The Ministry of Health will on Thursday launch its strategic plan to eliminate neglected tropical diseases (NTDs).

NTDs are a group of parasitic and bacterial diseases that cause ill-health and disability but cannot be passed on from one person to another. 

They are referred to as neglected because they have been largely wiped out in the developed regions of the world but persist only in the poorest, most marginalized communities and conflict areas in low-income countries. 

These diseases affect the most vulnerable people and the poorest communities. Those in Uganda include; elephantiasis and hydroceles, river blindness, sleeping sickness, bilharzia, soil-transmitted helminthiases (these are intestinal worms such as hookworms, roundworms that cause severe anaemia and trachoma), and leprosy.

Dr Alfred Mubangizi, the assistant commissioner vector-borne and neglected tropical diseases at the ministry of health, recently told New Vision that all the districts in Uganda are affected by the NTDs.

“Apart from affecting the health of an individual, they reduce the chances of staying in school, earning a living, and acceptance by families and communities. They lead to chronic and debilitating physical and mental symptoms which threaten 1.6 billion people globally including more than 500,000 million children,” he said.

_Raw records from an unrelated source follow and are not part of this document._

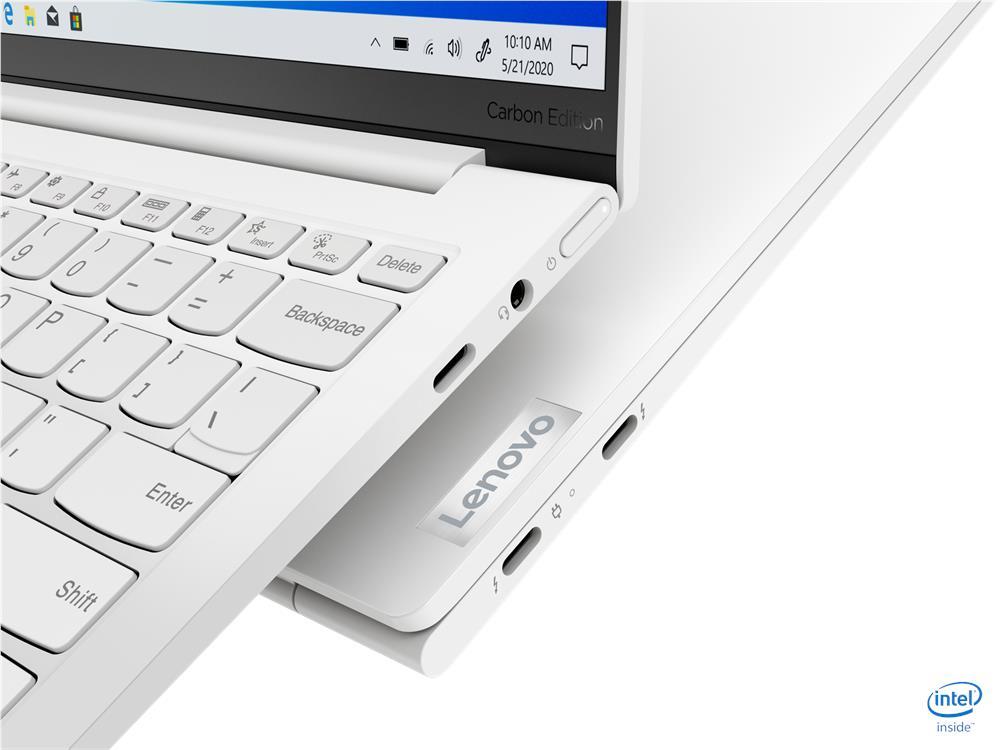 Lenovo Yoga Slim 7i Carbon 82EV003WIN India Price
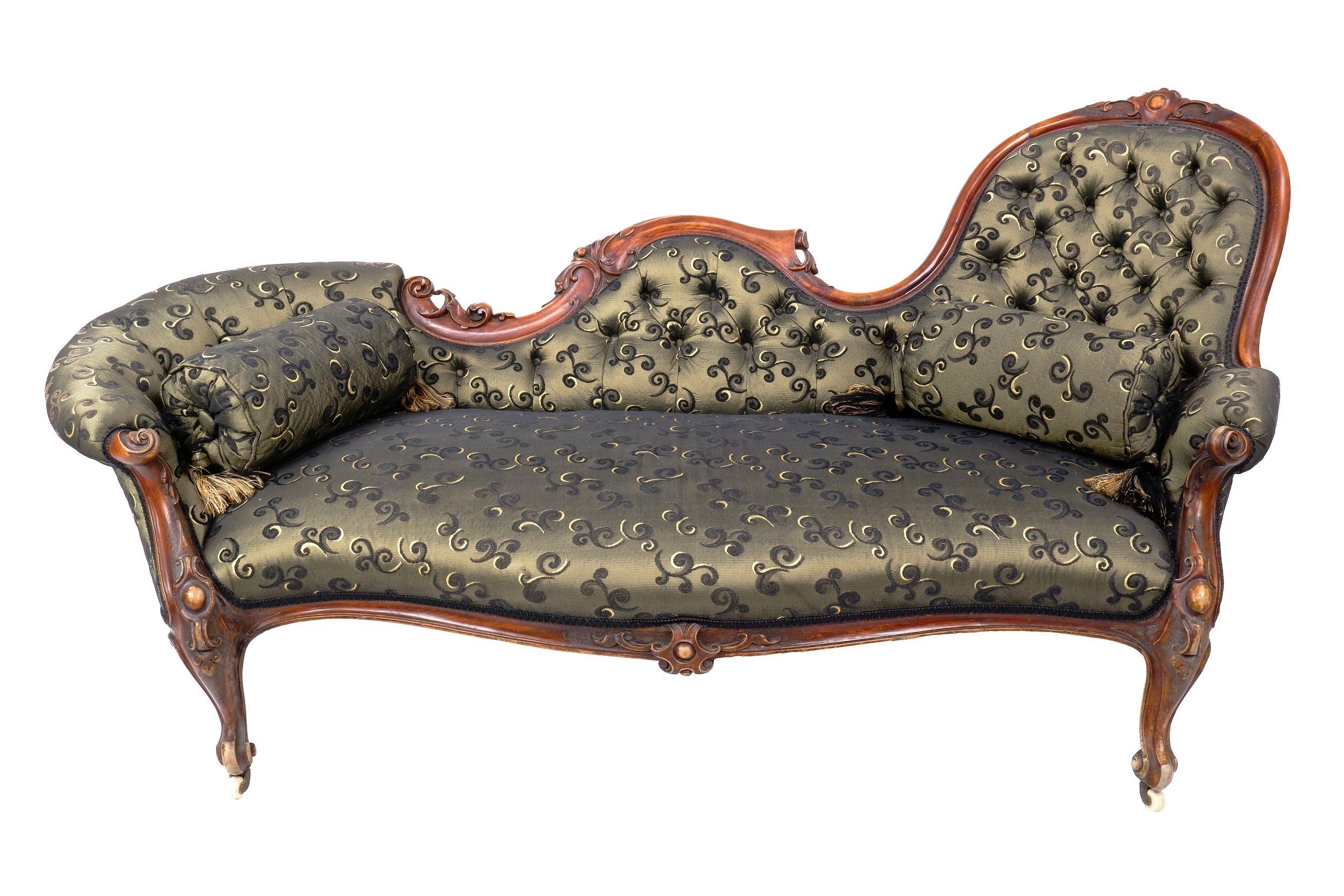 'Victorian Walnut Chaise Lounge with Buttoned Brocade Upholstery Circa 1880'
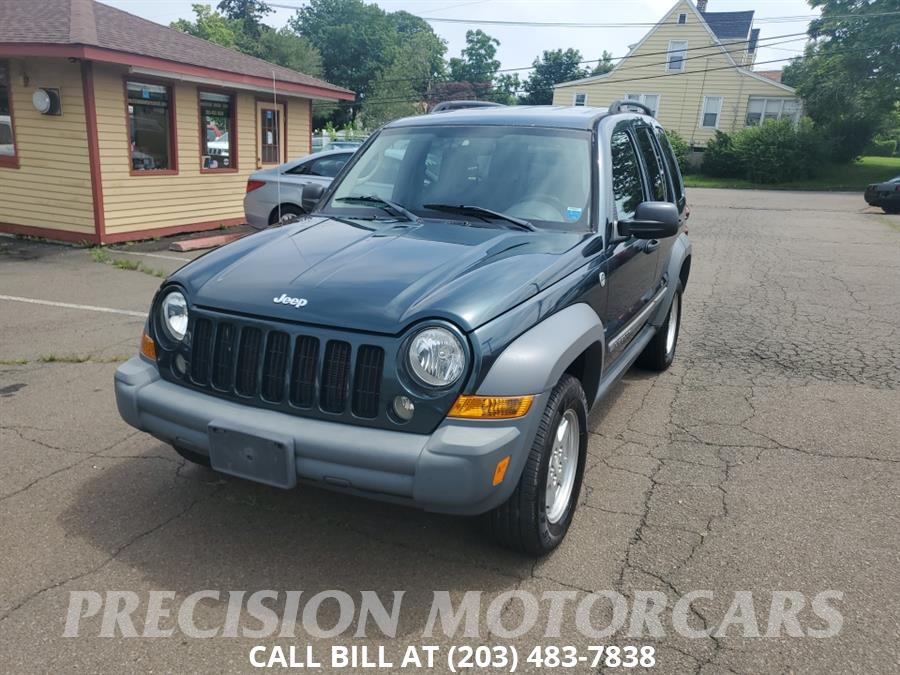 Used 2005 Jeep Liberty in Branford, Connecticut | Precision Motor Cars LLC. Branford, Connecticut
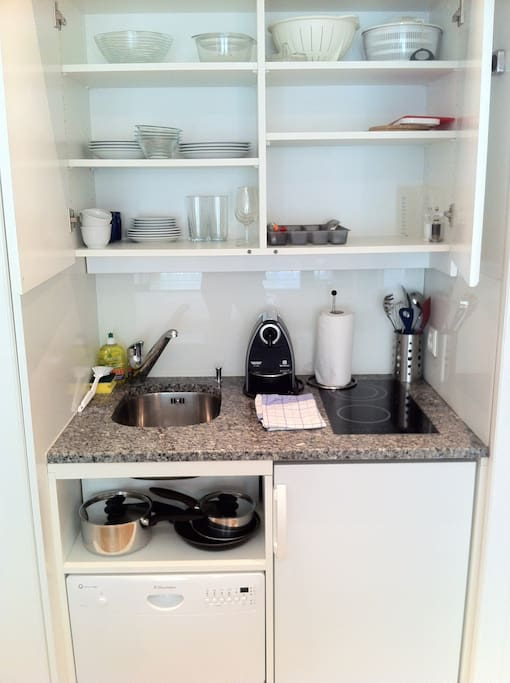 fully equiped kitchenette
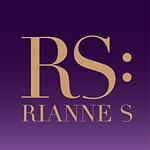 Riannes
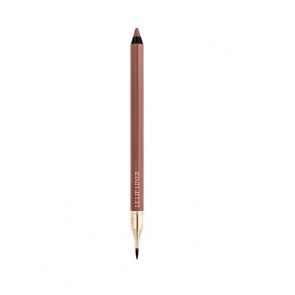 Lancome Le Lip Liner 11 Bronzelle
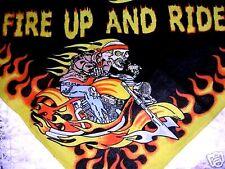 RIDER FIRE UP & RIDE DETAILED SKELETON BIKER DUDE MOTORCYCLE BANDANA HANKERCHIEF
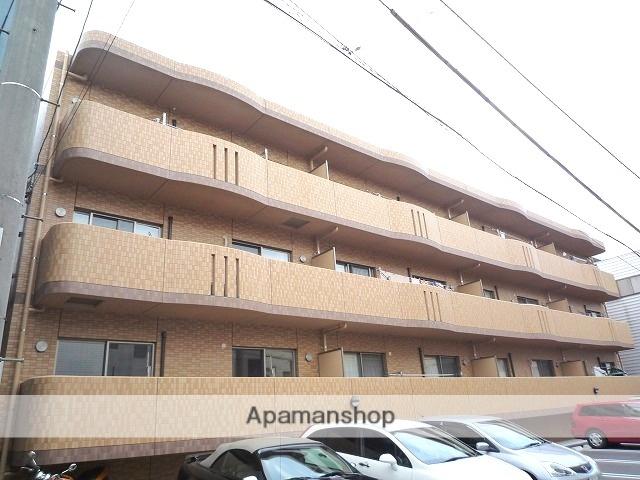 高知県高知市、知寄町一丁目駅徒歩2分の築8年 3階建の賃貸マンション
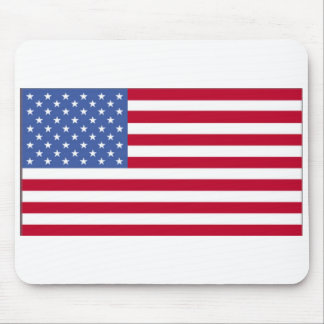 The United States flag. Mouse Pad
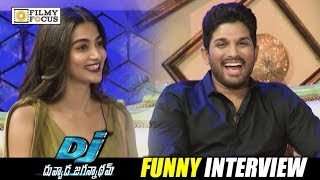 Allu Arjun and Pooja Hegde Funny Interview About DJ - Duvvada Jagannadham Movie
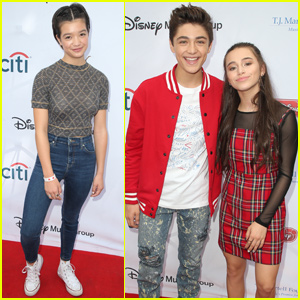Peyton Elizabeth Lee & Sky Katz Support Asher Angel at LA Family Day!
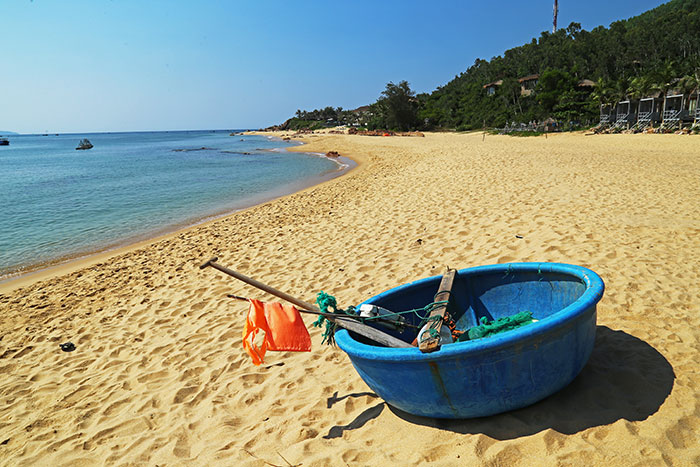 seaside stay quy nhon xep beach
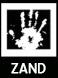icoon caseproof zandproof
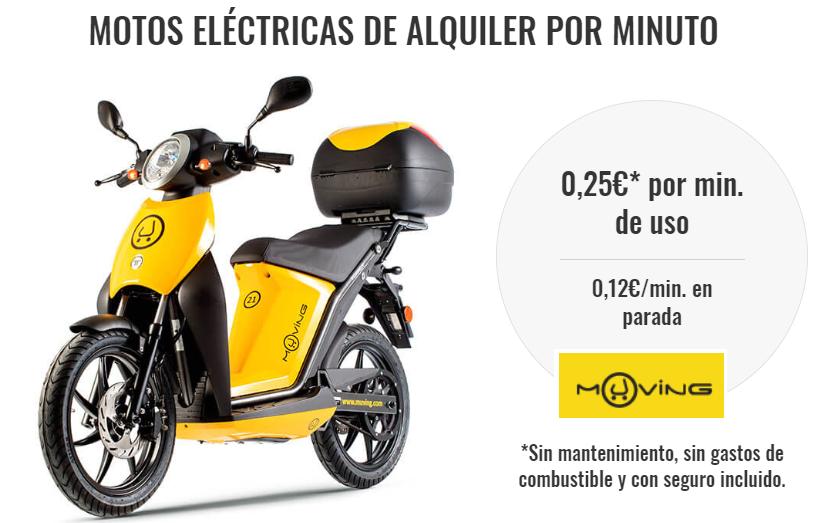 Alquiler de motos eléctricas Muving: lo que tienes que saber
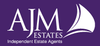 AJM Estates logo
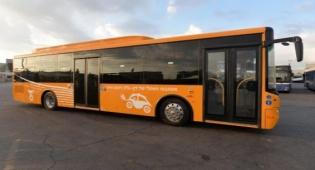 האוטובוס החשמלי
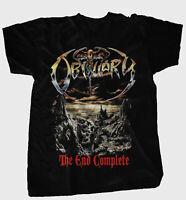 OBITUARY-The End Complete Rock Black Men S-234XL Christmas T-shirt L237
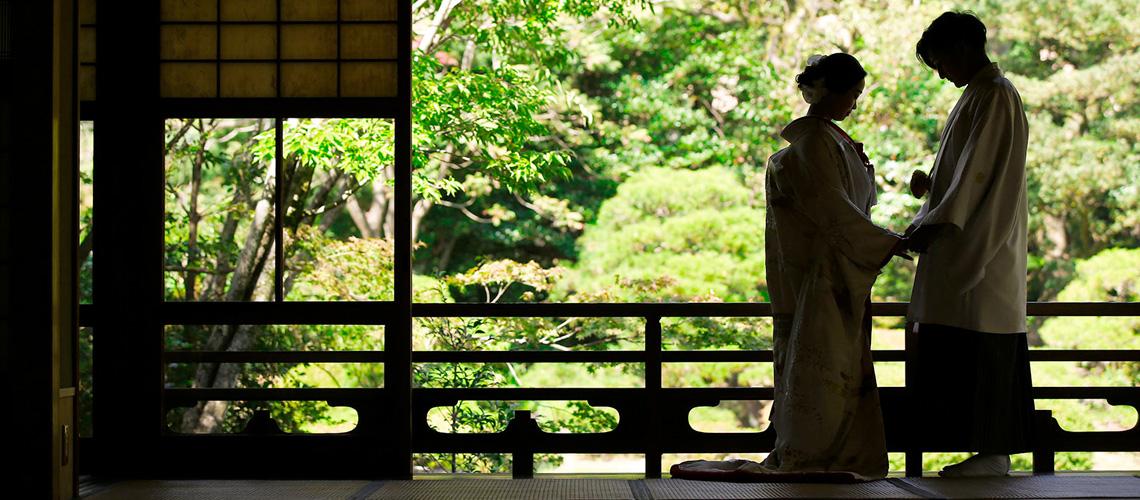 福岡日本庭園プランのご紹介 | 前撮り・結婚写真・ブライダル撮影専門スタジオフィール
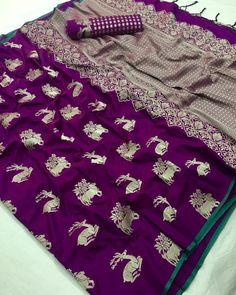 Banarasi softsilk weave sarees with running blouse Saree Blouse, Sari, Banaras Sarees, Indian Fashion, Womens Fashion, Soft Silk Sarees, Bollywood Saree, Fashion Studio, Indian Sarees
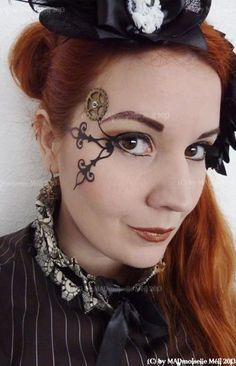 steampunk makeup and hair - Google Search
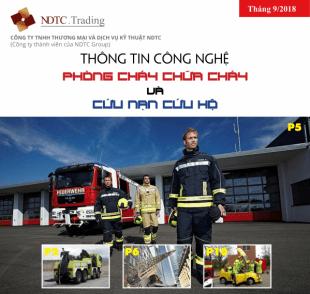 Thông tin Công nghệ PCCC & CNCH – Tháng 9/2018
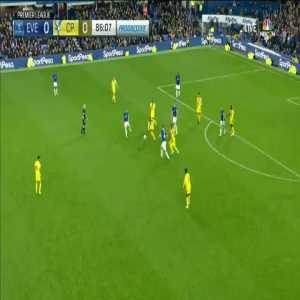 Everton 1-0 Crystal Palace - Calvert-Lewin 87'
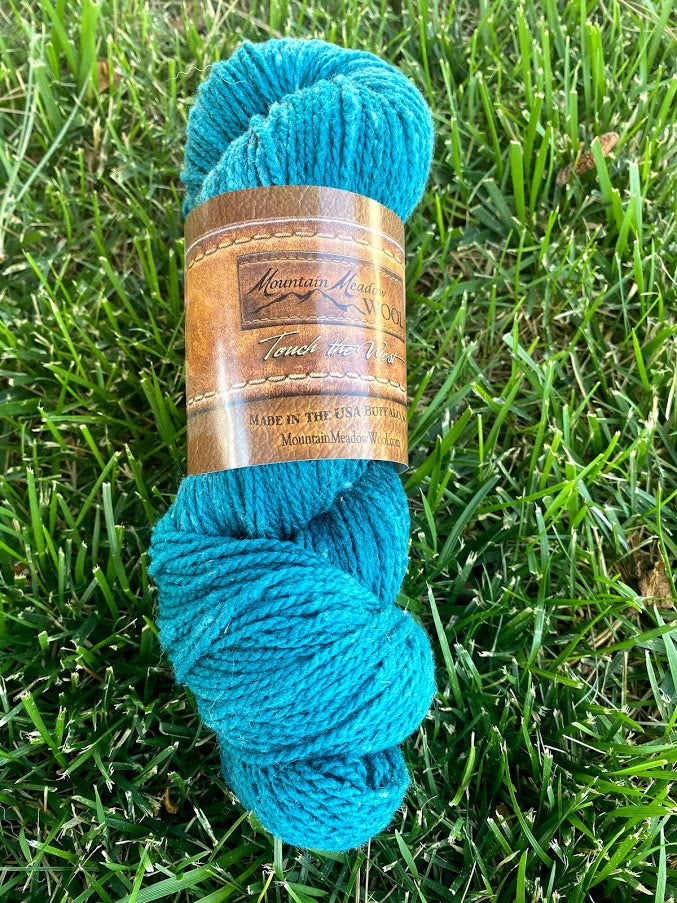Mountain Meadow Wool - Jackson DK weight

In a bid to wipe out these diseases in poor countries, WHO outlined six key actions that countries need to take. These include addressing water, sanitation, and household-related factors, reducing environmental risk factors, improving the health of migrating populations, reducing inequity due to social-cultural factors and gender, reducing poverty in NTD endemic populations, and setting up risk assessment and surveillance systems.

Uganda has so far been able to eliminate the vector that causes river blindness and treatment has reached all endemic communities in 40 districts, according to Mubangizi.

He said disease transmission has been interrupted in 27 districts where mass drug administration (MDA) has been stopped, protecting a population of 2.7 million people.

The government has initiated hydrocele surgery and elephantiasis management has been in nine of the 63 districts leading to the reduction of hydrocele in some of these districts to 90%. 

“Trachoma which is one of the youngest programmes has made tremendous progress in 50 districts. In Bilharzia and worm control, there had been a significant reduction of the prevalence of the disease to below 10% in several districts compared to when the intervention started in 2003,” he said.

Emmanuel Ainebyoona, the Ministry of Health spokesperson has told New Vision that the strategic plan will be launched by Dr Jane Ruth Aceng, the minister of health at the Golden Tulip Hotel in Kampala.